(PROBLEM):
Copy the items below word for word, leaving out the pictures.

(RECORDS SUPPLIED):
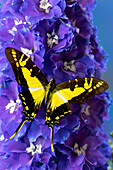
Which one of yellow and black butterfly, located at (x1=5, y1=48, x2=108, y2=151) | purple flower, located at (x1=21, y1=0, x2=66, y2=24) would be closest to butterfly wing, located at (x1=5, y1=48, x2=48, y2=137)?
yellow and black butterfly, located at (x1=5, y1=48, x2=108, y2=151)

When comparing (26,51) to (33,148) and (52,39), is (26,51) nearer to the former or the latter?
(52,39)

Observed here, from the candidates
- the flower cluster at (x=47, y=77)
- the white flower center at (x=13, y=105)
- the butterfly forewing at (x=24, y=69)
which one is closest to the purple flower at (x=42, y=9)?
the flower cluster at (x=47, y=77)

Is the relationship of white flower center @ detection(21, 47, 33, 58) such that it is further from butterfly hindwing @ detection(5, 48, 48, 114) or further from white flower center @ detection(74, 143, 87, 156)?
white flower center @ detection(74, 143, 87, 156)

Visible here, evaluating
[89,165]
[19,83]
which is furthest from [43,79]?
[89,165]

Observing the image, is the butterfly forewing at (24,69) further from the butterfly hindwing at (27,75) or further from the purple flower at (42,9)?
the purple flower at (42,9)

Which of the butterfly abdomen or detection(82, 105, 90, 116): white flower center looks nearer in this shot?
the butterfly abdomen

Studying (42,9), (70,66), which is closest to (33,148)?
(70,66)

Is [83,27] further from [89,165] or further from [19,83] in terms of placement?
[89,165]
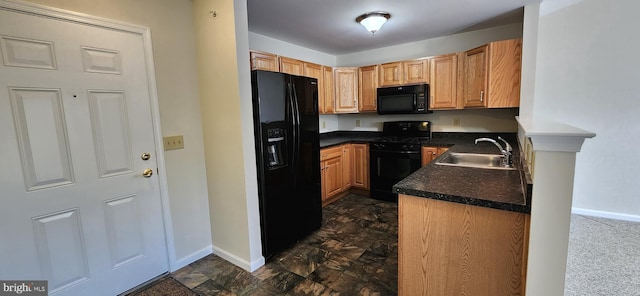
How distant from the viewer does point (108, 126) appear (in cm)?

(WRITTEN RESPONSE):
Which one of yellow and black butterfly, located at (x1=5, y1=48, x2=108, y2=151) | purple flower, located at (x1=21, y1=0, x2=66, y2=24) would be closest to butterfly wing, located at (x1=5, y1=48, x2=48, y2=137)?
yellow and black butterfly, located at (x1=5, y1=48, x2=108, y2=151)

When comparing (26,51) to (33,148) and (52,39), is (26,51) nearer to the former or the latter?
(52,39)

Observed here, from the candidates
- the flower cluster at (x=47, y=77)
- the white flower center at (x=13, y=105)
- the butterfly forewing at (x=24, y=69)
which one is closest to the purple flower at (x=42, y=9)?
the flower cluster at (x=47, y=77)

Is the relationship of white flower center @ detection(21, 47, 33, 58) such that it is further from butterfly hindwing @ detection(5, 48, 48, 114) or further from white flower center @ detection(74, 143, 87, 156)?
white flower center @ detection(74, 143, 87, 156)

Visible here, evaluating
[89,165]
[19,83]
which is furthest from [43,79]?
[89,165]

Observing the image, is the butterfly forewing at (24,69) further from the butterfly hindwing at (27,75) or further from the purple flower at (42,9)?
the purple flower at (42,9)

Which of the butterfly abdomen or detection(82, 105, 90, 116): white flower center looks nearer in this shot?
the butterfly abdomen

Studying (42,9), (70,66), which is closest to (33,148)?
(70,66)

Is [83,27] further from [89,165] or further from [19,83] in terms of placement?
[89,165]
How distant from the viewer does point (108, 126) appear (in cm)?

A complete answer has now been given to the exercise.